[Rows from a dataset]
+ + +
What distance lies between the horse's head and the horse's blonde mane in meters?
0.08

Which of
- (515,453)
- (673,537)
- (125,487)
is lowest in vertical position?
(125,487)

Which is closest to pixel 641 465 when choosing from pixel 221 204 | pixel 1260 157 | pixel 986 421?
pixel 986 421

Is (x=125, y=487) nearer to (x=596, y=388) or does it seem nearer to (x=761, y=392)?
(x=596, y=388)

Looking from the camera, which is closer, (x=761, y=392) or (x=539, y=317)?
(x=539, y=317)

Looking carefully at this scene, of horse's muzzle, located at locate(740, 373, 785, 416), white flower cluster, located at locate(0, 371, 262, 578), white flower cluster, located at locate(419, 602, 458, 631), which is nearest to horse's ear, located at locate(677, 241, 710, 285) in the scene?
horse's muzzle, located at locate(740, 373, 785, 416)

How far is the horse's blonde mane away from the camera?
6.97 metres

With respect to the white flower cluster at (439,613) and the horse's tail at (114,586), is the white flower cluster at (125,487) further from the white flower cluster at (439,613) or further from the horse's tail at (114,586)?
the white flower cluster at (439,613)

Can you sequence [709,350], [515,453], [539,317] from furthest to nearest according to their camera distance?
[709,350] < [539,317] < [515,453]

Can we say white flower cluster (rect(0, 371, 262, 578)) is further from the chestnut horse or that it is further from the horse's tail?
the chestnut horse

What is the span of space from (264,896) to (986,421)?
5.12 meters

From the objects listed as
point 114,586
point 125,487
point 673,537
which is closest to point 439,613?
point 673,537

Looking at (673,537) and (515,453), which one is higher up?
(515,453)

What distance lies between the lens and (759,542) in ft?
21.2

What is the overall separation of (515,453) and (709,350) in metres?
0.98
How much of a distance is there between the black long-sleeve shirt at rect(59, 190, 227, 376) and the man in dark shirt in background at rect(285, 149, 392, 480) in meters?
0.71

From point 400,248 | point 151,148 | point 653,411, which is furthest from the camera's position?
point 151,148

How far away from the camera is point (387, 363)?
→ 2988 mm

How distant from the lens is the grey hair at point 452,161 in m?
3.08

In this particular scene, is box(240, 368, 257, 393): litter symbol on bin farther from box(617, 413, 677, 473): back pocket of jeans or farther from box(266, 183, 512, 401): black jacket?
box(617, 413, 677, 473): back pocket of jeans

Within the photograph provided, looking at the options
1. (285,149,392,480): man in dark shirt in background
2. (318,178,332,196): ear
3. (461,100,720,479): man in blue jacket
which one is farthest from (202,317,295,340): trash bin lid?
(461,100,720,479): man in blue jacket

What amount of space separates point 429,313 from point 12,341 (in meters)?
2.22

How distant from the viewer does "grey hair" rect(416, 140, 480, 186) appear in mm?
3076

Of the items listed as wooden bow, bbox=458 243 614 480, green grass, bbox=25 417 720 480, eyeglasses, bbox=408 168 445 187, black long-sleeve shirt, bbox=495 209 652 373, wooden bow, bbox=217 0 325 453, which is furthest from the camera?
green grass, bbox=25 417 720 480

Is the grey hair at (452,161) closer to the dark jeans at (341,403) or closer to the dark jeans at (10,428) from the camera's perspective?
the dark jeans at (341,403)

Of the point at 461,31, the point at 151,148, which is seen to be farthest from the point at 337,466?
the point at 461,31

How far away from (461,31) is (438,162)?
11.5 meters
+ + +
Lay out the items from the line containing "Of the point" through the end of the items as a two-column CSV with the headers text and answer. Give one row per item, with each field quoted and any line breaks replaced by spaces.

Solution for this problem:
text,answer
"Of the point at 461,31, the point at 151,148, which is seen to be farthest from the point at 337,466?","the point at 461,31"
"How far away from (461,31) is (438,162)?","11.5 meters"